## EXTRACTED RECORDS
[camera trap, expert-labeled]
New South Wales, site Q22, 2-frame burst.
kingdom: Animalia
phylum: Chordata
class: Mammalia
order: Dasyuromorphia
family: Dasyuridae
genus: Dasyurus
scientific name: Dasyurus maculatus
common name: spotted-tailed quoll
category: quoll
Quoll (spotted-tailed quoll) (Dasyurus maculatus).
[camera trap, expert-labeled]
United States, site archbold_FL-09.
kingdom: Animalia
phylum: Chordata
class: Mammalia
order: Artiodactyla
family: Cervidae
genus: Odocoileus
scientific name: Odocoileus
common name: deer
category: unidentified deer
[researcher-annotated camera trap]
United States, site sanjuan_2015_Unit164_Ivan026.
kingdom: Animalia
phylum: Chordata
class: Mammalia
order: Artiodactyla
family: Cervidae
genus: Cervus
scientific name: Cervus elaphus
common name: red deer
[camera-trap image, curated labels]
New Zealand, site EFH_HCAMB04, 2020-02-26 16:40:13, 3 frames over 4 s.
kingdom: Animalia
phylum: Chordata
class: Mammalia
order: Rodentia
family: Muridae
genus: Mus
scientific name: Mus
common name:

## DIRECTIONS FOR THIS TASK
What is needed is an exact transcription of all the data.

## TASK RESPONSE
[camera trap, expert-labeled]
New South Wales, site Q22, 2-frame burst.
kingdom: Animalia
phylum: Chordata
class: Mammalia
order: Dasyuromorphia
family: Dasyuridae
genus: Dasyurus
scientific name: Dasyurus maculatus
common name: spotted-tailed quoll
category: quoll
Quoll (spotted-tailed quoll) (Dasyurus maculatus).
[camera trap, expert-labeled]
United States, site archbold_FL-09.
kingdom: Animalia
phylum: Chordata
class: Mammalia
order: Artiodactyla
family: Cervidae
genus: Odocoileus
scientific name: Odocoileus
common name: deer
category: unidentified deer
[researcher-annotated camera trap]
United States, site sanjuan_2015_Unit164_Ivan026.
kingdom: Animalia
phylum: Chordata
class: Mammalia
order: Artiodactyla
family: Cervidae
genus: Cervus
scientific name: Cervus elaphus
common name: red deer
[camera-trap image, curated labels]
New Zealand, site EFH_HCAMB04, 2020-02-26 16:40:13, 3 frames over 4 s.
kingdom: Animalia
phylum: Chordata
class: Mammalia
order: Rodentia
family: Muridae
genus: Mus
scientific name: Mus
common name:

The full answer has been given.